**** TEXTBLOCK
Vor allem ist mir die Verwahrlosung der Region extrem ins Auge gefallen. Da sind ganze Straßenzüge verrottet und voller tiefer Schlaglöcher, die Müllentsorgung funktioniert überhaupt nicht. Straßenschilder mit Einschusslöchern, so wie man sie in unserem Film sieht, habe ich wirklich gesehen. Die Mafia greift das ganze Geld ab, da bleibt nichts für die Kommune übrig. Einzig der Blick auf den Ätna, wenn Du auf dem Balkon stehst, ist wirklich malerisch.

Mitte Januar verstarb Regisseur Urs Egger. Welche Erinnerung verbinden Sie mit ihm?

Urs Egger war jemand, der durch die Sachen durchgeht, ein echter Steher. Cineastisch besessen, wenn er einen Tag geleitet hat, wurde viel gelacht, und man hatte nie das Gefühl, dass ihm etwas egal war. Er hat immer gebrannt, mit jedem Moment, jeder Situation gerungen, er hatte Lust auf jedes Bild, auf jede neue Szene. Urs war immer der dünne, lange Mann mit Tolle, Zigarette und Drehbuch unter dem Arm, immer im Gespräch. Er saß nie irgendwo rum, er hatte immer etwas zu besprechen, vor allem mit seinem Kameramann Lukas Strebel. Wie zwei besessene Jungs, die wie Spürhunde gerochen haben, ob noch was geht. Urs hatte die Haltung: „Anything goes“.
********
**** ANGEZEIGTE DATEN
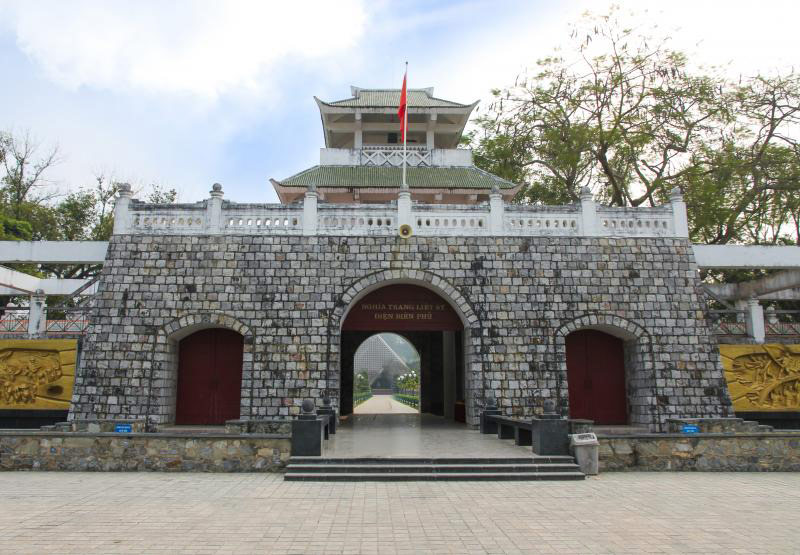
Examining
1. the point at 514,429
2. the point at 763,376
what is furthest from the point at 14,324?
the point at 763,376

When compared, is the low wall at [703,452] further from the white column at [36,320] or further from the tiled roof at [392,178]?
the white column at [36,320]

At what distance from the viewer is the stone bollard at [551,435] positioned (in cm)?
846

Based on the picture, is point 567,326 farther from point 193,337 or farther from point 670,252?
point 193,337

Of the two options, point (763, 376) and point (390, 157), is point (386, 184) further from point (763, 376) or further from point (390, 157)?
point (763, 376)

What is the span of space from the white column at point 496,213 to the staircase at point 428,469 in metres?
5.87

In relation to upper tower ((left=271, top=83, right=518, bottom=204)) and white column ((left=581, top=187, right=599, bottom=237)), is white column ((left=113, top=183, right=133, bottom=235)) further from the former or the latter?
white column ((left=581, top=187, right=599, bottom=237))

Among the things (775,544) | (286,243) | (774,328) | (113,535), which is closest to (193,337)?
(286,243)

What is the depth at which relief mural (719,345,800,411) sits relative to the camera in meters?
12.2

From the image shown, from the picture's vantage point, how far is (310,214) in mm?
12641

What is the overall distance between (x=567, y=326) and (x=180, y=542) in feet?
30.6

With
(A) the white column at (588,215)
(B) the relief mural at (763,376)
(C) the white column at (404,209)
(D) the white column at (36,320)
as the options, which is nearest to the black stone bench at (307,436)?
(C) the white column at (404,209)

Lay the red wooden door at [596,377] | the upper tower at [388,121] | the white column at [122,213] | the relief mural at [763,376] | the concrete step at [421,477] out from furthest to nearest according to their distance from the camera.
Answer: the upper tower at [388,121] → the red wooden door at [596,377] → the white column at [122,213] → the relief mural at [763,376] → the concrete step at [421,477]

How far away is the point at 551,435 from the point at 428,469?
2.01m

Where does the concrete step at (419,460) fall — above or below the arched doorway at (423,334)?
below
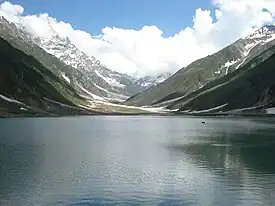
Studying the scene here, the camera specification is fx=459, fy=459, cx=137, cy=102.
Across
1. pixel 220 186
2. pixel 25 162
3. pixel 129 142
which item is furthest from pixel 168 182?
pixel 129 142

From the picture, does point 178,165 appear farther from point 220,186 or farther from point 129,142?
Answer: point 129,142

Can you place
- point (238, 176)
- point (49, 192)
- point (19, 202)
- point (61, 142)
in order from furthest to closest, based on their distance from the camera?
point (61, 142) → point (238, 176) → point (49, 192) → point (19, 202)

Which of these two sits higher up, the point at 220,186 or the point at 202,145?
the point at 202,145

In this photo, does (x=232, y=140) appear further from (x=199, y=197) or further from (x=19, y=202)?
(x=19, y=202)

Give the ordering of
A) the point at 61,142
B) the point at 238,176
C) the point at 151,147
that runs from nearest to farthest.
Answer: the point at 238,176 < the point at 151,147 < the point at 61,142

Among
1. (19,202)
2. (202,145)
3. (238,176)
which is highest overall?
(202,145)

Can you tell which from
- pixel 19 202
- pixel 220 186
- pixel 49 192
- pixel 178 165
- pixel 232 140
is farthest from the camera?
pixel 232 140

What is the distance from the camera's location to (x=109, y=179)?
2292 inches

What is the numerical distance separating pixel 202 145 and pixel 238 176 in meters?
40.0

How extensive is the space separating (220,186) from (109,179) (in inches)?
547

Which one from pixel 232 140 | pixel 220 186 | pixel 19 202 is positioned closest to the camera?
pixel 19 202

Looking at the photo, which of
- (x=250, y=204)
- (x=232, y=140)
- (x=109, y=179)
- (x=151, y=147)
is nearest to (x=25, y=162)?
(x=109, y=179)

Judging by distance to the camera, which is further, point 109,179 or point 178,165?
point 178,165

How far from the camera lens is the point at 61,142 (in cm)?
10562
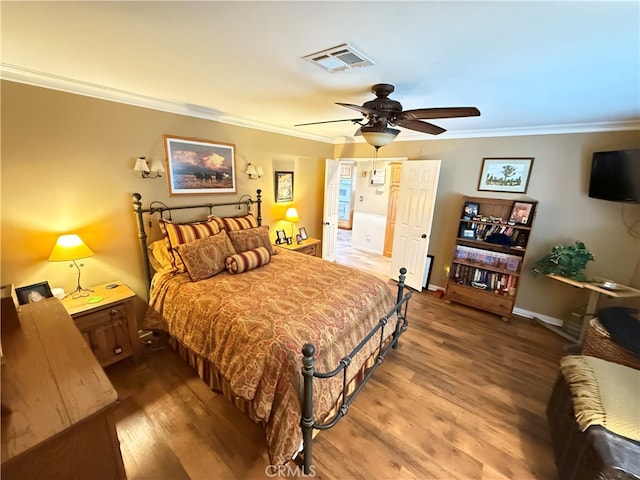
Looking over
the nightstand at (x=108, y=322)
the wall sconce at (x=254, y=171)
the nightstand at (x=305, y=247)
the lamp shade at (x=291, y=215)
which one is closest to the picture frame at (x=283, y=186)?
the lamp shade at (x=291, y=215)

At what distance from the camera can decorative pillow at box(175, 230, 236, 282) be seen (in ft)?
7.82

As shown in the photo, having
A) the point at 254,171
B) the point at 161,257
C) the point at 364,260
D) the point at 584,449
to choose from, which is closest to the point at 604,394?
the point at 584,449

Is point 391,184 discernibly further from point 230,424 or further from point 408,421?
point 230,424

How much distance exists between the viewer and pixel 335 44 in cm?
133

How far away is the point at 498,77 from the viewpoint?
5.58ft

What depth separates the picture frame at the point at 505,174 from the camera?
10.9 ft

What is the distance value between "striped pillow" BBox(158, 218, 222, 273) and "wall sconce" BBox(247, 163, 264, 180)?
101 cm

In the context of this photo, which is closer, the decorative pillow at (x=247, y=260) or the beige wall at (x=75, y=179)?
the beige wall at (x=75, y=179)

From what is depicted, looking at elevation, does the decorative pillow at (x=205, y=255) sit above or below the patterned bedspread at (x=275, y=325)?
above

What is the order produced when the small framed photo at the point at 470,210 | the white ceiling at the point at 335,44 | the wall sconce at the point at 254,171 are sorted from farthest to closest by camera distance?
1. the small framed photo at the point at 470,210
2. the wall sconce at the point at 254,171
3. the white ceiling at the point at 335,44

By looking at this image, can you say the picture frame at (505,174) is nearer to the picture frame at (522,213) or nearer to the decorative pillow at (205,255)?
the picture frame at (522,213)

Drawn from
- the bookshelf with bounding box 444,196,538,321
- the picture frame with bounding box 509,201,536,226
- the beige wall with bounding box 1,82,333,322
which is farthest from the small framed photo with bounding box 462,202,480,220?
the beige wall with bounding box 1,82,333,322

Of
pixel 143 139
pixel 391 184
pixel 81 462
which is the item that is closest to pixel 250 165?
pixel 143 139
********
AUFGABENBESCHREIBUNG =
Beantworte bitte mithilfe des Interviewauszugs oben diese Fragen:
(a) Welcher Blick vom Balkon wird als malerisch beschrieben?
(b) Wann verstarb Regisseur Urs Egger?
(c) Mit wem hatte Urs Egger vor allem etwas zu besprechen?

ANTWORT ZUR AUFGABE =
(a) Der Blick auf den Ätna.
(b) Mitte Januar.
(c) Mit seinem Kameramann Lukas Strebel.